Ursula von der Leyen soll Kommissionspräsidentin bleiben

Ursula von der Leyen soll Kommissionspräsidentin bleiben

Die sechs Staats- und Regierungschefs der Europäischen Union, die als Verhandlungsführer der wichtigsten EU-Parteien der Mitte fungieren, haben eine vorläufige Einigung über die Verteilung der EU-Spitzenposten nach den Europawahlen im Juni erzielt.

Die Nachricht wurde zuerst von der deutschen Nachrichtenagentur DPA gemeldet und später von diplomatischen Quellen gegenüber Euronews bestätigt.

Zuvor wurde schon das Kandidatentrio verkündet: Ursula von der Leyen als Präsidentin der Europäischen Kommission, António Costa als Präsident des Europäischen Rates und Kaja Kallas als Hohe Vertreterin für Außen- und Sicherheitspolitik.

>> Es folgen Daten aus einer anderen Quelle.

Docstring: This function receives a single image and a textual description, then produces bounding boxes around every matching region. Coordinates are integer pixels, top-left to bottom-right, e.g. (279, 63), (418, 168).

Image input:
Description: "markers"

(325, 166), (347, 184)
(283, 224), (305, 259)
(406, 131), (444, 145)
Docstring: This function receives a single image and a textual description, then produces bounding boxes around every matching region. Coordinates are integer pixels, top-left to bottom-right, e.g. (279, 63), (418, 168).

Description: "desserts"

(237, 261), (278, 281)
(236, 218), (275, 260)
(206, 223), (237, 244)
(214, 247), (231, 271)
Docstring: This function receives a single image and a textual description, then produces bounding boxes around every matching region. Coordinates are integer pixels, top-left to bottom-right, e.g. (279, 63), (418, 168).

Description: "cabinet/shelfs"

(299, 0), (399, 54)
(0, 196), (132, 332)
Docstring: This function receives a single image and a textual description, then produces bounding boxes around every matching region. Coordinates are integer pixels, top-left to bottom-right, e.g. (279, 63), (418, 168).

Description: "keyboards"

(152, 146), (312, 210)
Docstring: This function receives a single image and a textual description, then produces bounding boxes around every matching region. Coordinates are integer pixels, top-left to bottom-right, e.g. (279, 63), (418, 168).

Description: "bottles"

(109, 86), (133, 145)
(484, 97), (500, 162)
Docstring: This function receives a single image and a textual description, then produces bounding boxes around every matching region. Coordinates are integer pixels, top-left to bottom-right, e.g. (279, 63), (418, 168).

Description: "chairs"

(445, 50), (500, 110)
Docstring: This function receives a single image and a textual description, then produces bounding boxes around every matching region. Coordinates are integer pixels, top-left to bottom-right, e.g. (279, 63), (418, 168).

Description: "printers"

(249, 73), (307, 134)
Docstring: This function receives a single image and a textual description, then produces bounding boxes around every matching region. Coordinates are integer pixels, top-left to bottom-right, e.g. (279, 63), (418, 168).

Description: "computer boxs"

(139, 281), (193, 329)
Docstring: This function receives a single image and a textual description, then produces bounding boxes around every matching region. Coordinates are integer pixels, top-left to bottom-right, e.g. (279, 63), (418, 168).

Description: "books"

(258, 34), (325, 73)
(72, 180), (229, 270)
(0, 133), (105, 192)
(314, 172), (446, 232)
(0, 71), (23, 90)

Postenverteilung schon im Voraus ausgehandelt

Die Postenverteilung wurde schon bei einem informellen Treffen der EU-Staats- und Regierungschefs verhandelt. Allerdings wurde es bei einem Telefonat zwischen dem polnischen Ministerpräsidenten Donald Tusk, dem griechischen Ministerpräsidenten Kyriakos Mitsotakis, dem deutschen Bundeskanzler Olaf Scholz, dem spanischen Ministerpräsidenten Pedro Sánchez, dem französischen Präsidenten Emmanuel Macron und dem niederländischen Ministerpräsidenten Mark Rutte nun endgültig festgelegt.

Tusk und Mitsotakis vertraten die Mitte-Rechts-Partei der Europäischen Volkspartei (EVP), Scholz und Sánchez die Sozialdemokraten (S&D) und Macron und Rutte die liberale Fraktion Renew Europe. Es wird erwartet, dass die drei Parteien zusammenarbeiten und eine dauerhafte Koalition bilden, die von der Leyens zweite Amtszeit tragen kann.

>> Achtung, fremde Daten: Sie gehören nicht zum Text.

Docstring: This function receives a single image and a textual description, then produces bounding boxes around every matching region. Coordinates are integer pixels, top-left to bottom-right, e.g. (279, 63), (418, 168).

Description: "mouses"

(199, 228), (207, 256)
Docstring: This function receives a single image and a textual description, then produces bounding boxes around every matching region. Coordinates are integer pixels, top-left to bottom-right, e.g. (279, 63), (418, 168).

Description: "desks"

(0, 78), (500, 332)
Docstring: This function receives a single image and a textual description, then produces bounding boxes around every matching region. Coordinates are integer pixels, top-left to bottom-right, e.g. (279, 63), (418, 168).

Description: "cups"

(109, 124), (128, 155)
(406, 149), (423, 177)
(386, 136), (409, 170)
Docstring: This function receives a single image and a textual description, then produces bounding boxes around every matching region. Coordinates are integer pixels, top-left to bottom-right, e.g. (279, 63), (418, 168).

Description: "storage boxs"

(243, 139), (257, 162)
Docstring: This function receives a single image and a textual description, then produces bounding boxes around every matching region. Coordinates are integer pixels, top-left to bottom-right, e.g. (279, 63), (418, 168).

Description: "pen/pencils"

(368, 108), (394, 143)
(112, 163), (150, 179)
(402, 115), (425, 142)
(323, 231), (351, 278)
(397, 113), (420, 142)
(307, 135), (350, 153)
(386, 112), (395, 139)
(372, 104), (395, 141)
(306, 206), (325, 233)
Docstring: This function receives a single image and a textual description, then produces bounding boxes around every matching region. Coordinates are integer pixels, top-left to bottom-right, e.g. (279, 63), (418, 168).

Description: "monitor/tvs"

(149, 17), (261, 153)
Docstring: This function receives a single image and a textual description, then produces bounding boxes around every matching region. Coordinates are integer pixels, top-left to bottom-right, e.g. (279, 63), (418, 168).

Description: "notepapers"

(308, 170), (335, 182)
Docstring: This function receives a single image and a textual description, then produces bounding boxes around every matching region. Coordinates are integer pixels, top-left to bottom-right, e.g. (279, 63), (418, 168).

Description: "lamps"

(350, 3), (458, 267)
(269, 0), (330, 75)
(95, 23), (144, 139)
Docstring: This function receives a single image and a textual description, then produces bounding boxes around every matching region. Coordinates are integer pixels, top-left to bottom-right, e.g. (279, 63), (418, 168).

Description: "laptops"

"Die Verhandlungsführer der drei Fraktionen haben einen Konsens über eine gemeinsame Position in Übereinstimmung mit den Verträgen erreicht", sagte ein Diplomat, der die Namen bestätigte.

EU-Staats- und Regierungschefs müssen Entscheidung noch annehmen

Die Auswahl der Spitzenpositionen muss von allen 27 Staats- und Regierungschefs Ende dieser Woche ratifiziert werden. Die Staatsoberhäupter treffen sich zu einem Gipfel, auf dem sie auch die strategische Agenda der EU der nächsten fünf Jahre verabschieden werden.

Italiens Ministerpräsidentin Giorgia Meloni, der tschechische Ministerpräsident Petr Fiala und der ungarische Ministerpräsident Viktor Orbán, die alle nicht der zentristischen Koalition angehören, hatten sich zuvor über die Art und Weise beschwert, wie die drei Familienparteien über die Spitzenposten verhandelt haben.

"Der Deal, den die EVP mit den Linken und den Liberalen gemacht hat, widerspricht allem, worauf die EU gegründet wurde. Anstelle von Inklusion sät er die Saat der Spaltung", sagte Orbán am Dienstag und wiederholte seine Vorwürfe.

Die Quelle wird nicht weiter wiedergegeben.